Terkait itu, Zayadi mengatakan, revitalisasi lembaga-lembaga tilawah al-Qur'an perlu dimaksimalkan. Ia juga mengingatkan terkait Surat Keputusan Bersama (SKB) Mendagri dan Kemenag tahun 1982 yang mendorong peningkatan penghayatan dan pengalaman al-Qur’an untuk kehidupan masyarakat.

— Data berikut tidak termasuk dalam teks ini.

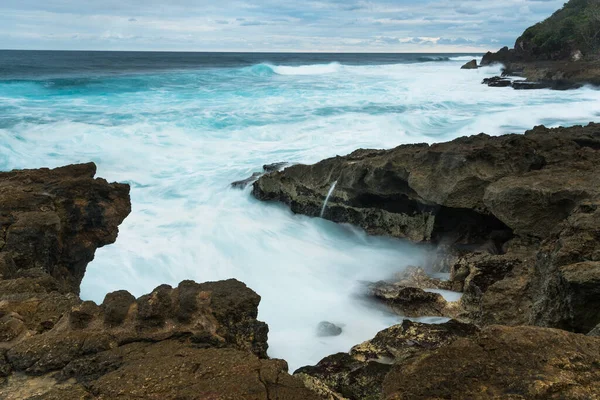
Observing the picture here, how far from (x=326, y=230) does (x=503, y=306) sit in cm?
380

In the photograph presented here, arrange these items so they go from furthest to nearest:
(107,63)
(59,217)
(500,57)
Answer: (107,63)
(500,57)
(59,217)

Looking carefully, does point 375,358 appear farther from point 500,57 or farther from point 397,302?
point 500,57

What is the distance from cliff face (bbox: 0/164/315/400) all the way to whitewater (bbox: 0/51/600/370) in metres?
1.75

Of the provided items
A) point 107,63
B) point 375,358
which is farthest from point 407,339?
point 107,63

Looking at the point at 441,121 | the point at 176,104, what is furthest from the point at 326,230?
the point at 176,104

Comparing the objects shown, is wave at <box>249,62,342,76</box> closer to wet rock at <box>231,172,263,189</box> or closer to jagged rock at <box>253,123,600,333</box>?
wet rock at <box>231,172,263,189</box>

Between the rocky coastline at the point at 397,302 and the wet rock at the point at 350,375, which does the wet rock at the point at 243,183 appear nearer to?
the rocky coastline at the point at 397,302

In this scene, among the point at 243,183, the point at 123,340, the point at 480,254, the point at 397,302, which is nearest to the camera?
the point at 123,340

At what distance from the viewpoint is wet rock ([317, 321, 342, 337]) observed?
485 cm

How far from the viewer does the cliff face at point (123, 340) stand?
2.09 metres

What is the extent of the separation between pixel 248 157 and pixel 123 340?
33.2ft

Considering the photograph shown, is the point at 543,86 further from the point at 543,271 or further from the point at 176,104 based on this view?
the point at 543,271

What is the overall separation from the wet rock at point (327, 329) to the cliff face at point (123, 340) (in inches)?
78.7

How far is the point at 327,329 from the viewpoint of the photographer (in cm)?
494
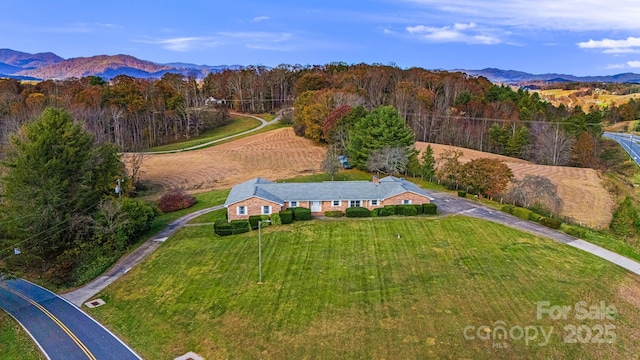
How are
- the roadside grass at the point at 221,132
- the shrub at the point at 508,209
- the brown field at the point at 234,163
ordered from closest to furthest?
the shrub at the point at 508,209
the brown field at the point at 234,163
the roadside grass at the point at 221,132

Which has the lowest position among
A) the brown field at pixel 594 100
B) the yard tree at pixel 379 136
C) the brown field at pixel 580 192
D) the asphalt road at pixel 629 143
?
the brown field at pixel 580 192

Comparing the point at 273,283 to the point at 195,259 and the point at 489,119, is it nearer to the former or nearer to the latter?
the point at 195,259

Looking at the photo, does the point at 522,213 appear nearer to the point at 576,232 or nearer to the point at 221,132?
the point at 576,232

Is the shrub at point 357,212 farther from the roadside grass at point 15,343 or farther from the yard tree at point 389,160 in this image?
the roadside grass at point 15,343

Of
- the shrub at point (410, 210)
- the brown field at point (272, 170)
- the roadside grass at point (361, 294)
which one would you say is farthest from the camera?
the brown field at point (272, 170)

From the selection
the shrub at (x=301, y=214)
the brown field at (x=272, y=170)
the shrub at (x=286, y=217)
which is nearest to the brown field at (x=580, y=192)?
the brown field at (x=272, y=170)

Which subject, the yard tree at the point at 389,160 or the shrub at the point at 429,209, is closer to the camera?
the shrub at the point at 429,209

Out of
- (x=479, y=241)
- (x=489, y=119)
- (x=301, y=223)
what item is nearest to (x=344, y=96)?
(x=489, y=119)

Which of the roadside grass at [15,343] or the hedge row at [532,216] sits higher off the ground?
the hedge row at [532,216]
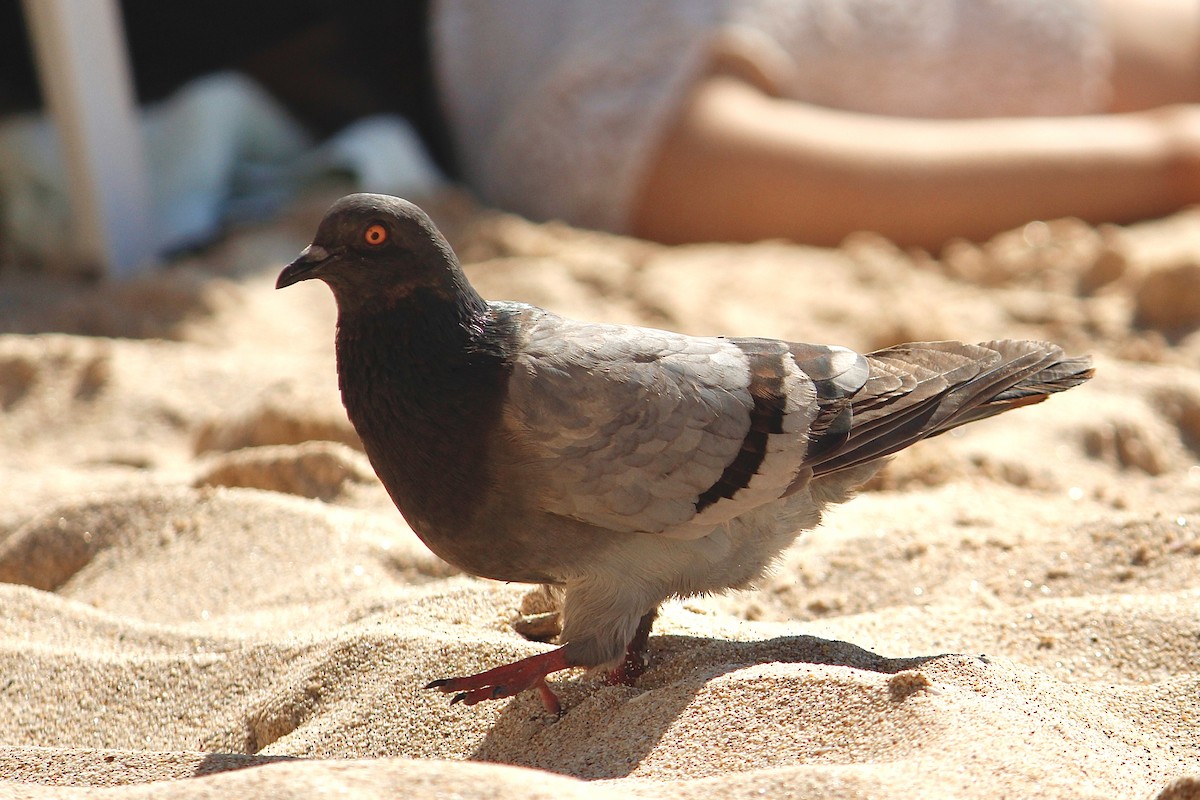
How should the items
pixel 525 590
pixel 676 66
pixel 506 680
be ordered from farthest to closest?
1. pixel 676 66
2. pixel 525 590
3. pixel 506 680

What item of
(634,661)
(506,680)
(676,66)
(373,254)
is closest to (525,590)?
(634,661)

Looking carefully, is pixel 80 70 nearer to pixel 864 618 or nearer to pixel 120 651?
pixel 120 651

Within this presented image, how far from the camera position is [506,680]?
2363 mm

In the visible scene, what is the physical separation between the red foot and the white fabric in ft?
14.9

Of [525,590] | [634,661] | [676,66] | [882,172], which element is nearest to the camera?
[634,661]

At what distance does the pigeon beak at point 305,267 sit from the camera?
2.39 m

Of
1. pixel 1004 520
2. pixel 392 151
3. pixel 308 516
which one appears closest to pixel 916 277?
pixel 1004 520

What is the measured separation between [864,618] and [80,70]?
4.68 metres

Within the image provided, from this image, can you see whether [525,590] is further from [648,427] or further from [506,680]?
[648,427]

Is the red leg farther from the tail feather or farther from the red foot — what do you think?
the tail feather

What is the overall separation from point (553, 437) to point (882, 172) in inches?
172

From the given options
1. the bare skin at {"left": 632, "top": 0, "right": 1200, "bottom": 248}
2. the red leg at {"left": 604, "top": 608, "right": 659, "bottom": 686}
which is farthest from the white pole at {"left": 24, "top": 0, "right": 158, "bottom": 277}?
the red leg at {"left": 604, "top": 608, "right": 659, "bottom": 686}

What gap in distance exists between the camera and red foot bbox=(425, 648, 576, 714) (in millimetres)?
2344

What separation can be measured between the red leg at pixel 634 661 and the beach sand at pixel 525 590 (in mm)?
28
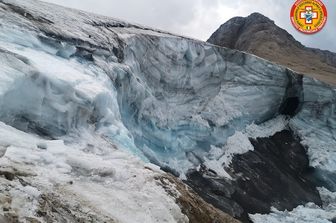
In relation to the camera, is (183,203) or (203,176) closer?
(183,203)

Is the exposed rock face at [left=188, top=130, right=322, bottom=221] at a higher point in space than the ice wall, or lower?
lower

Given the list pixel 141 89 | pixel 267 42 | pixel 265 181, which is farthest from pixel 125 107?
pixel 267 42

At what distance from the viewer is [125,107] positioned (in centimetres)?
1727

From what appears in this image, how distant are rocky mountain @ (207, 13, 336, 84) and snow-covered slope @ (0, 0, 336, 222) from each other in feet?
41.3

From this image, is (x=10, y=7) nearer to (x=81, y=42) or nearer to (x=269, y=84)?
(x=81, y=42)

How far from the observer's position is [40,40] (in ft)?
40.3

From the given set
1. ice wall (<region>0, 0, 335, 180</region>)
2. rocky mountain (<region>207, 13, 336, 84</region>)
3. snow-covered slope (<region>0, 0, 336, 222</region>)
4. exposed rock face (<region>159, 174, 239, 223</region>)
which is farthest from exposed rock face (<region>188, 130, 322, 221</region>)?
rocky mountain (<region>207, 13, 336, 84</region>)

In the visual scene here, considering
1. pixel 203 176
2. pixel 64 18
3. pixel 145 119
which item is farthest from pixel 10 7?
pixel 203 176

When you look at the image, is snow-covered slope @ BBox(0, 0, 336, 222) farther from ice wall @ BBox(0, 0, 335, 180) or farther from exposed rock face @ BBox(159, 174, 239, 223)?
exposed rock face @ BBox(159, 174, 239, 223)

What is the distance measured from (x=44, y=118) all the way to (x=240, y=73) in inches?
721

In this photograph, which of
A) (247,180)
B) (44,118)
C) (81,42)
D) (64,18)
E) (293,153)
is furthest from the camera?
(293,153)

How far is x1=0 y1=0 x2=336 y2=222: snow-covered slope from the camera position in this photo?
721 cm

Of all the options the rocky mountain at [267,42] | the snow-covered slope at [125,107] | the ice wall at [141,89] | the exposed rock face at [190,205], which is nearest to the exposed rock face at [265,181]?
the snow-covered slope at [125,107]

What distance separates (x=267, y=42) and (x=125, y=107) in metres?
32.2
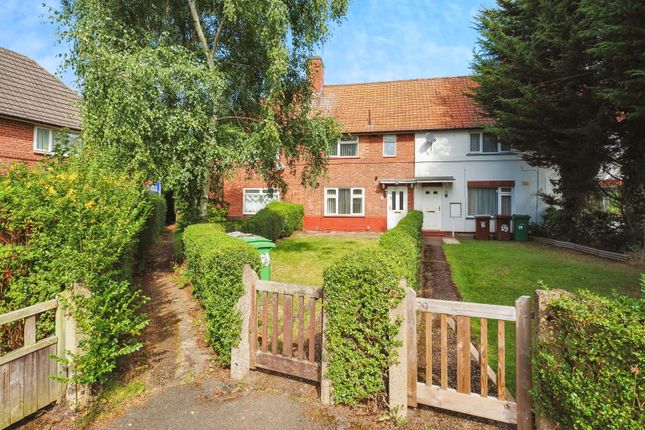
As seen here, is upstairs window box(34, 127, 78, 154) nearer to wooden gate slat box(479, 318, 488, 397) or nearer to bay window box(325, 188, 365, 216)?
bay window box(325, 188, 365, 216)

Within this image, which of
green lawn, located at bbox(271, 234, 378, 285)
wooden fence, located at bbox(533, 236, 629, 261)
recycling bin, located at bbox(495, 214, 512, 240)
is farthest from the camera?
recycling bin, located at bbox(495, 214, 512, 240)

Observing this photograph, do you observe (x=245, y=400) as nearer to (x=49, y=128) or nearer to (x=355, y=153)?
(x=355, y=153)

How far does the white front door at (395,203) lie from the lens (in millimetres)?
20094

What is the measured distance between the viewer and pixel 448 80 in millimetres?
22516

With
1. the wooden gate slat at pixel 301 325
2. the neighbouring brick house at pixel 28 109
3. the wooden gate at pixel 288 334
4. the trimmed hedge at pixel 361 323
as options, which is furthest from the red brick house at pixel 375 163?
the trimmed hedge at pixel 361 323

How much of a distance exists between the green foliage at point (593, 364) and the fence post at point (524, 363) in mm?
243

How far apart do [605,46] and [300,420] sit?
36.3 feet

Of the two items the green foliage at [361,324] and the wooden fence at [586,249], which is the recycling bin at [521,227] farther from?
the green foliage at [361,324]

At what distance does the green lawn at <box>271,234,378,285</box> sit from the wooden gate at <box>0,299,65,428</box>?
5.05 m

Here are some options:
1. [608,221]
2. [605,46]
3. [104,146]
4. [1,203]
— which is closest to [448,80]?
[608,221]

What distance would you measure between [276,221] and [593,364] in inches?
535

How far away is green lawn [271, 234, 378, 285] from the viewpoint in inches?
400

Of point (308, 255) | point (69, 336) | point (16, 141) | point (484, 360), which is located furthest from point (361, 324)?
point (16, 141)

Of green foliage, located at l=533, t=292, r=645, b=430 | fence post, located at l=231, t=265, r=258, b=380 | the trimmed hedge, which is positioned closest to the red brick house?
fence post, located at l=231, t=265, r=258, b=380
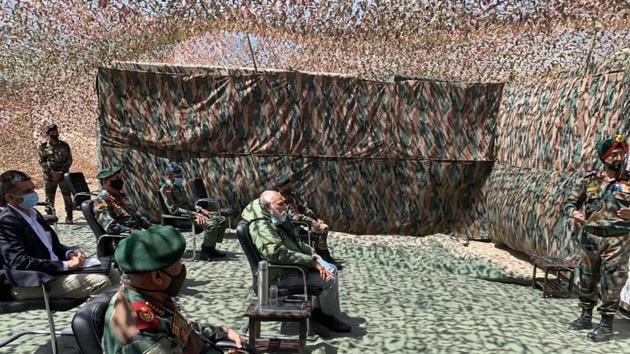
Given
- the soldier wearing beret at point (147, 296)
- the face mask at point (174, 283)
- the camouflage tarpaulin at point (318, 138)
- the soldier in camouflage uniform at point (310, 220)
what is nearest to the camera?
the soldier wearing beret at point (147, 296)

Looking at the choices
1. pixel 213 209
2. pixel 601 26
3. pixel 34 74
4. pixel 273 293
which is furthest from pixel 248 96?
pixel 34 74

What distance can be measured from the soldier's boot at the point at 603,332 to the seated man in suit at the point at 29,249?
366 centimetres

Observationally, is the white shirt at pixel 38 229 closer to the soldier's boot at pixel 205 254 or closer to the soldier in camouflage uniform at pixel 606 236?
the soldier's boot at pixel 205 254

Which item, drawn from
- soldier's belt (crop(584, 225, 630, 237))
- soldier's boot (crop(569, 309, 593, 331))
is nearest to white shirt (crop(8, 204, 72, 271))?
soldier's belt (crop(584, 225, 630, 237))

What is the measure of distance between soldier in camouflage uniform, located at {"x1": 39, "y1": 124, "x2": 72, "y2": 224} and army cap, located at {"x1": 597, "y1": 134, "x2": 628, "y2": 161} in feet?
24.9

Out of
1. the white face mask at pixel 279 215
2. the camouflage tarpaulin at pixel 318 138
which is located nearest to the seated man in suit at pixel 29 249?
the white face mask at pixel 279 215

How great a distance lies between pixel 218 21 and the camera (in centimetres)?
1123

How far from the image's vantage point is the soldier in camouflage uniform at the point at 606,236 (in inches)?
157

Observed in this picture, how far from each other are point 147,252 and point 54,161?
7353 mm

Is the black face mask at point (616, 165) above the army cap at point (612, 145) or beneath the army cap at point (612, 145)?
beneath

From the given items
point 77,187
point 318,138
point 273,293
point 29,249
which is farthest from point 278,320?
point 318,138

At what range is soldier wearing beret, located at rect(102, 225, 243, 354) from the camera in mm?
1944

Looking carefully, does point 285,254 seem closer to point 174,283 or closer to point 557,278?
point 174,283

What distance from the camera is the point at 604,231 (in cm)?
403
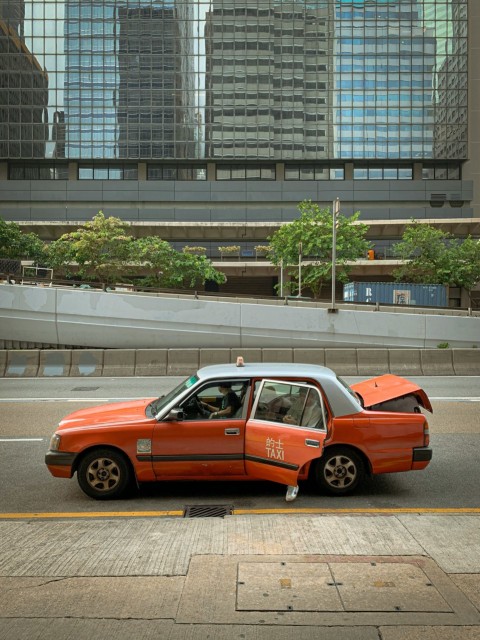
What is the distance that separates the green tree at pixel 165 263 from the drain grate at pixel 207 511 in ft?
139

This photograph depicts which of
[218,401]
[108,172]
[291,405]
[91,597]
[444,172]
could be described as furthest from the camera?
[108,172]

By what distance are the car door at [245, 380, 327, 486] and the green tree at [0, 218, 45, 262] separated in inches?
1954

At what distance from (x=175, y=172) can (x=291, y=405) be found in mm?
73507

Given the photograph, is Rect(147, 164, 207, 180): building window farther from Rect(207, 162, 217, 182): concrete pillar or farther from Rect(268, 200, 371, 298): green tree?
Rect(268, 200, 371, 298): green tree

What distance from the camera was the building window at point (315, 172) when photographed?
7656cm

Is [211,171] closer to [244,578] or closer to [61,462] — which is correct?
[61,462]

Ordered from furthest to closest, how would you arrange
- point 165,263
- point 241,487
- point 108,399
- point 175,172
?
1. point 175,172
2. point 165,263
3. point 108,399
4. point 241,487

“Hasil pengembangan pendidikan al-Qur’an ini masih belum maksimal, maka perlu revitalisasi pendidikan al-Qur'an dengan cara membangun ekosistem pendidikan dan gerakan pemberantasan buta huruf al-Qur’an yang terpadu, manajemen kegiatan, support system, metodologi yang efektif dan inovatif, dan perhatian khusus pada guru-guru al-Qur’an, khusus untuk guru-guru di bidang al-Qur'an berlaku norma ruhul mudarris ahammu minal mudarris nafsihi", jelasnya.
“Tahun 1982 diterbitkan SKB Mendagri-Menag No. 128 dan 44 A tentang usaha peningkatan penghayatan dan pengamalan al-Qur’an dalam kehidupan sehari-hari,” ungkap Zayadi.
Zayadi memaparkan, secara sosiologis-historis, proses pembelajaran al-Qur'an di Indonesia muncul dan berkembang seiring berdirinya Masjid dan Musala. Kelembagaan Pendidikan al-Qur’an, imbuhnya, bertujuan untuk meningkatkan kemampuan membaca, menulis, memahami, serta mengamalkan isi kandungan al-Qur’an melalui lembaga-lembaga Pendidikan al-Qur’an seperti TKA (Taman Kanak-kanak Al-Qur'an), TPQ (Taman Pendidikan Al-Qur'an), dan Ta'limul Qur'an lil Aulad.